Selected passage
Pista House Hyderabadi Haleem Recipe

Pista House Hyderabadi Haleem Recipe

Sticky and creamy porridge unique to Hyderabad, India. Made with cooked lentils and grains which have been mashed with lots of meat.


The last time I visited Hyderabad was back in 2004 but I still remember the flavor and texture of the countless plates of Haleem (savory meat and wheat porridge) I had at the weddings there (that, marag and the kulcha 🤤🤤🤤) … I tried to recreate a similar recipe inspired by the one and only Pista House in Hyderabad 🙌🏼🙌🏼 and honestly I surprised myself! Trust me, there is nothing stopping you from having a proper bowl of Haleem now!

if it’s not chikat, is it even Hyderabadi?

Directives
1. Summarize the haleem recipe page in two sentences.
2. Quote the haleem recipe page word for word from "The last time" to "of Haleem now!".

Data shown

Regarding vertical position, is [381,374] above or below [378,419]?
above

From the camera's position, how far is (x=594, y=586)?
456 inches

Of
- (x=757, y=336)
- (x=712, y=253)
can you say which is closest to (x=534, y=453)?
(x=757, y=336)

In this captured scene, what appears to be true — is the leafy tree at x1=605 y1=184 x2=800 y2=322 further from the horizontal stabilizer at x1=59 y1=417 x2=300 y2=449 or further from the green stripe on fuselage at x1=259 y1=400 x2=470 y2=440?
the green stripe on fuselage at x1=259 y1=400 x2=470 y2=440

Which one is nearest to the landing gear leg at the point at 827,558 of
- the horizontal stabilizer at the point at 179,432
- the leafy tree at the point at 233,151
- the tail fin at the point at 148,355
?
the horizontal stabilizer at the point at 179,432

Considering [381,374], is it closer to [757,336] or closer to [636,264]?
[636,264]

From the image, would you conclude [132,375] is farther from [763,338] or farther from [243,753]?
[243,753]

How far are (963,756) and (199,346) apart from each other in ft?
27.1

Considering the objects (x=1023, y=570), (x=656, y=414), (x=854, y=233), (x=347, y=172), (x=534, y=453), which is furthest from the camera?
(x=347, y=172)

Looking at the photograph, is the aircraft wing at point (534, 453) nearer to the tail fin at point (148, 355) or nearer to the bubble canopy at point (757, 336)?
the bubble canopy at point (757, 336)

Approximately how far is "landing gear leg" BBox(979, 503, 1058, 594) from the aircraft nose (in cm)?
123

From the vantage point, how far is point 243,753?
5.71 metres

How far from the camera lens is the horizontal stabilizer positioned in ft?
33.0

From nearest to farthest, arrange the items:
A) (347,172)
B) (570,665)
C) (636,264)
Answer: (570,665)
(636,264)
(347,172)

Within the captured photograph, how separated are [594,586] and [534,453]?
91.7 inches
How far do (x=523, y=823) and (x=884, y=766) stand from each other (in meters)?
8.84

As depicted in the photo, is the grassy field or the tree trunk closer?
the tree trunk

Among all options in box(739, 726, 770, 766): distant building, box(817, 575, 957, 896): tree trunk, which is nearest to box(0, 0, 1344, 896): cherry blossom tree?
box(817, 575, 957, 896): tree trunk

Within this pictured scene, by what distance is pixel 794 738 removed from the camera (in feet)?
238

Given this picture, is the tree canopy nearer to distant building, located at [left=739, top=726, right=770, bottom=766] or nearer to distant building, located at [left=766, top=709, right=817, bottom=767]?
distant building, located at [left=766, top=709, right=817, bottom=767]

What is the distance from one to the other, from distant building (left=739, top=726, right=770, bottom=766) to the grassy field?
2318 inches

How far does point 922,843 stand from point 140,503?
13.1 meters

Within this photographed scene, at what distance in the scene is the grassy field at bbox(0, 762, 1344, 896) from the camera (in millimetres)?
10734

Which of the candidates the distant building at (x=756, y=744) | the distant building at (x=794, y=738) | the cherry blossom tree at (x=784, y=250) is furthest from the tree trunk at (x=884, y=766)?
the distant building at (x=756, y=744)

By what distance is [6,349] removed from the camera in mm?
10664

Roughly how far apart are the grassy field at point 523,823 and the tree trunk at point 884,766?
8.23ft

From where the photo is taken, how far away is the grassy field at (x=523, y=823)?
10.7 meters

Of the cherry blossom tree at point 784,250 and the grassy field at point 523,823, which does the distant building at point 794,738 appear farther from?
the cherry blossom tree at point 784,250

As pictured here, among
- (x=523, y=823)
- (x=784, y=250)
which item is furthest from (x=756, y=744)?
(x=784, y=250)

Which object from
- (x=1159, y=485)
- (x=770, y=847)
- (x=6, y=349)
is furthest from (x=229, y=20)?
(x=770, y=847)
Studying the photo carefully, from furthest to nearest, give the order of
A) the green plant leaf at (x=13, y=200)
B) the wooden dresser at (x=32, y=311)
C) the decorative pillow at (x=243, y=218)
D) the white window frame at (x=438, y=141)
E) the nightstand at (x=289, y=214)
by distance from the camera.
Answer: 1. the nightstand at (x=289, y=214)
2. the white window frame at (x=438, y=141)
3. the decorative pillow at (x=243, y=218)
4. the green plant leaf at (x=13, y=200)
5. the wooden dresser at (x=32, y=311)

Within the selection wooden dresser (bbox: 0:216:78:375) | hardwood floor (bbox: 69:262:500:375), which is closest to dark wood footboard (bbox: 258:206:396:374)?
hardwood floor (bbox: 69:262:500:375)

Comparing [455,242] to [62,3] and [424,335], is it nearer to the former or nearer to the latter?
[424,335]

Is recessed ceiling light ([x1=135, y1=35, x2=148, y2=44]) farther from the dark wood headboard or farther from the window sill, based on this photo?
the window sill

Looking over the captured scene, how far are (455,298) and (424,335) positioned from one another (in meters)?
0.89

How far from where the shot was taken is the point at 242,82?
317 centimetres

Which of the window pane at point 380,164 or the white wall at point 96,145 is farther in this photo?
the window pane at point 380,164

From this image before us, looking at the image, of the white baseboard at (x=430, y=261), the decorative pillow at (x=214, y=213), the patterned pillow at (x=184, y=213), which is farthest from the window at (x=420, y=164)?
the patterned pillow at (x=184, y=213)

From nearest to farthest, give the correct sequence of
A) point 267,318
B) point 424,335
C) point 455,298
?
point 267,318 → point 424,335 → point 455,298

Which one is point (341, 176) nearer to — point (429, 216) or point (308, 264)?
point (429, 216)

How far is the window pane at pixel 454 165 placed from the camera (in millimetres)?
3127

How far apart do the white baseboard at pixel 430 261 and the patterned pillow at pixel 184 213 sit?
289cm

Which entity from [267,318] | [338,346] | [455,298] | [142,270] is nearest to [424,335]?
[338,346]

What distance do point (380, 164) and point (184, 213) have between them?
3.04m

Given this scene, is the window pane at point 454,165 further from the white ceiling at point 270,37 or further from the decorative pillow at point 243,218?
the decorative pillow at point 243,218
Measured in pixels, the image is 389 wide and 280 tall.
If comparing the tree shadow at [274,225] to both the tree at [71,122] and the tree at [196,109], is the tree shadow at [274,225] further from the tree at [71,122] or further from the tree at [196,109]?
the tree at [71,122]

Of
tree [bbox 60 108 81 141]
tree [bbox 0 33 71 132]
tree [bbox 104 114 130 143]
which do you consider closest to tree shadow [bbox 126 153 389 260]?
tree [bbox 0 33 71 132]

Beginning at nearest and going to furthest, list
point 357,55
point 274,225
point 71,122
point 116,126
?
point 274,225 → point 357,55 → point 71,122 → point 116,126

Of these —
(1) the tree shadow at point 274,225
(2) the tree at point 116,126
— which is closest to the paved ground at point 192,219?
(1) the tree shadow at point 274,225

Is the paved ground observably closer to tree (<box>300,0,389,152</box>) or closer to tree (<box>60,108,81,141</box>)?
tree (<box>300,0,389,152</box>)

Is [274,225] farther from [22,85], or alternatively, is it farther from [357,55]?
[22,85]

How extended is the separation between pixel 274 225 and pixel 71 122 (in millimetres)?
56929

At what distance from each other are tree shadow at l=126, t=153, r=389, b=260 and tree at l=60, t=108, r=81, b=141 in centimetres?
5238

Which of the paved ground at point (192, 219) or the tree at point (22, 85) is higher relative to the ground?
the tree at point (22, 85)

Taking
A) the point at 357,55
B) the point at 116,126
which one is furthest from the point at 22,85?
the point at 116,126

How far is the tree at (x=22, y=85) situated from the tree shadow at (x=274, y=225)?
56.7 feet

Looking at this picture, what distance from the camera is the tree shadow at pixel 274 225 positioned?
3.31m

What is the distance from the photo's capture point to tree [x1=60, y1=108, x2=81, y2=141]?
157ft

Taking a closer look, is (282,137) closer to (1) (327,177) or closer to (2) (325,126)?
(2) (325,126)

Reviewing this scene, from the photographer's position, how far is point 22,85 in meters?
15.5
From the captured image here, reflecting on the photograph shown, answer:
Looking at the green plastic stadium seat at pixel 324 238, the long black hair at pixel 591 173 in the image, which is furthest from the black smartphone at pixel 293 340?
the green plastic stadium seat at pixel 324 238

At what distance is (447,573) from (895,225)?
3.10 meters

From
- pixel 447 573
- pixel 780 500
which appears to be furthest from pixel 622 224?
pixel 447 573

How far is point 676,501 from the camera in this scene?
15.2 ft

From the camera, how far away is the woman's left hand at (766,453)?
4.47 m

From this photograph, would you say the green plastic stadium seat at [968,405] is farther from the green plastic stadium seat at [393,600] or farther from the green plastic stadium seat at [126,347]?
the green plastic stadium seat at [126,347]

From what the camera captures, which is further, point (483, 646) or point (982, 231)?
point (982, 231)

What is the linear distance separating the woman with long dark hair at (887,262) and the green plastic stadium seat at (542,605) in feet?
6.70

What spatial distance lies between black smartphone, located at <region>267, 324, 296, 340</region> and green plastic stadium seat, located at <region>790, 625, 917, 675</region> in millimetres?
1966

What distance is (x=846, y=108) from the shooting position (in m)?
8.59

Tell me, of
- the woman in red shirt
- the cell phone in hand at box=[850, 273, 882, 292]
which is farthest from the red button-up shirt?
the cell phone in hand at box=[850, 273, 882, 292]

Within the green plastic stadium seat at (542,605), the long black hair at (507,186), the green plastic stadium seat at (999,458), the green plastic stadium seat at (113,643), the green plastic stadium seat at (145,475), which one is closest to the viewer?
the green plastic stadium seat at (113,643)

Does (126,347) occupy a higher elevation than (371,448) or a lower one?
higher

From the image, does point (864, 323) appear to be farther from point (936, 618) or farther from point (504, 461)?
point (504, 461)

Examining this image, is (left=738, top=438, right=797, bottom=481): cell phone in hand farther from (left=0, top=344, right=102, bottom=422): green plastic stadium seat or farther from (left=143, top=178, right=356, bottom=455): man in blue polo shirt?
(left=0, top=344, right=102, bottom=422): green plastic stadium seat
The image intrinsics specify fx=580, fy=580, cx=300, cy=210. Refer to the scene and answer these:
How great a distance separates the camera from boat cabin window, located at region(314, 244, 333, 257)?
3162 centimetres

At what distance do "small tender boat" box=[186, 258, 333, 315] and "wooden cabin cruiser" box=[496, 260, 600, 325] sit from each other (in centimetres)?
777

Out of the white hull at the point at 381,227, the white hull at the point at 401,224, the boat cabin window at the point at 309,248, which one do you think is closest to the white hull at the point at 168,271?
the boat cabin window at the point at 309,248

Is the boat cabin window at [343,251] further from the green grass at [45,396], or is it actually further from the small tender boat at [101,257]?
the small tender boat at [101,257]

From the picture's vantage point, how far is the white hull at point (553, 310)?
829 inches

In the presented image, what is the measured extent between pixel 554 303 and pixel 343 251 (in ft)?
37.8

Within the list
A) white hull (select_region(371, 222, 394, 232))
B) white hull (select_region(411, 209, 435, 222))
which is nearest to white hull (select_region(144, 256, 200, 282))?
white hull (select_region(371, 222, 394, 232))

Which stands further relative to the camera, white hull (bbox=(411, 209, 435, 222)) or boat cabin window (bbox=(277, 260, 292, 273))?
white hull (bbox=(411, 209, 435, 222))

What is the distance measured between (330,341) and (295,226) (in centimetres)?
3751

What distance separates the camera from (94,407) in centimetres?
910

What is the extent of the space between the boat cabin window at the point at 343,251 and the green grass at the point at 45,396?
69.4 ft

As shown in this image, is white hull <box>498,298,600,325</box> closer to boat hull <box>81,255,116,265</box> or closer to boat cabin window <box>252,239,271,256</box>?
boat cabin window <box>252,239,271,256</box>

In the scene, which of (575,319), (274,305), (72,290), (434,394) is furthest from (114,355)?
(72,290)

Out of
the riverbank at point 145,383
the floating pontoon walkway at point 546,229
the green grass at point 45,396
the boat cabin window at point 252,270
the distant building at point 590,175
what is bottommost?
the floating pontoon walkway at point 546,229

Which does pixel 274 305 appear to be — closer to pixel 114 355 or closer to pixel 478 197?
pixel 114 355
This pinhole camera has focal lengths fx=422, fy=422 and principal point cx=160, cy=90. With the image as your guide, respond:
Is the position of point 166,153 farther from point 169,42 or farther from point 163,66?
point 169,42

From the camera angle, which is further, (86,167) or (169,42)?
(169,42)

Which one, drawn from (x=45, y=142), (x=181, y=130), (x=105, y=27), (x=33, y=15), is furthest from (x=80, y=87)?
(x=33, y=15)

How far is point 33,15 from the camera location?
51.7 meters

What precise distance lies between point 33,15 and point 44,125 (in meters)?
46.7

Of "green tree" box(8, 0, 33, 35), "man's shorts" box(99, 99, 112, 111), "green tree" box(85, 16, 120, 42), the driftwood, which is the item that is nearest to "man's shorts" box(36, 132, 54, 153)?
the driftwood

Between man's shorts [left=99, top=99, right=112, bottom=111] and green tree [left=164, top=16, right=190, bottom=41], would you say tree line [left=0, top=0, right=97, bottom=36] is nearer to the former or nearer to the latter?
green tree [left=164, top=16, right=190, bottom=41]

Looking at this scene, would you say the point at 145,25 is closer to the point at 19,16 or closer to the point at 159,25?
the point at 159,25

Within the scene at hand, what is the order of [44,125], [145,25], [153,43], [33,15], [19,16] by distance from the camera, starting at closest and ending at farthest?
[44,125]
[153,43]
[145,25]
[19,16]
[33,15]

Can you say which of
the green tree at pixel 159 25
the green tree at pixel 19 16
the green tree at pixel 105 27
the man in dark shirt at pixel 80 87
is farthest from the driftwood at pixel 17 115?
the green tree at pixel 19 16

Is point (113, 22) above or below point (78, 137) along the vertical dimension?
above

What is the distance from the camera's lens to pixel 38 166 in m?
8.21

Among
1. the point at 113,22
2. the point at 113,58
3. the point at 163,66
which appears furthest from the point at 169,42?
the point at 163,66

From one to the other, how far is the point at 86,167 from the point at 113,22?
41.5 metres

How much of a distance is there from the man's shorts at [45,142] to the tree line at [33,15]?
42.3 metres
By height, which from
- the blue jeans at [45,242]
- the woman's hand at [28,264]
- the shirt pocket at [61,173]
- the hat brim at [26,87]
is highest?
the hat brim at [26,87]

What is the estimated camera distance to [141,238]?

Task-by-task solutions
1. Haleem is a sticky, creamy porridge unique to Hyderabad, India, made with cooked lentils and grains mashed with lots of meat. The writer, who last visited Hyderabad in 2004 and still remembers the haleem served at weddings there, tried to recreate a similar recipe inspired by Pista House in Hyderabad.

2.
The last time I visited Hyderabad was back in 2004 but I still remember the flavor and texture of the countless plates of Haleem (savory meat and wheat porridge) I had at the weddings there (that, marag and the kulcha 🤤🤤🤤) … I tried to recreate a similar recipe inspired by the one and only Pista House in Hyderabad 🙌🏼🙌🏼 and honestly I surprised myself! Trust me, there is nothing stopping you from having a proper bowl of Haleem now!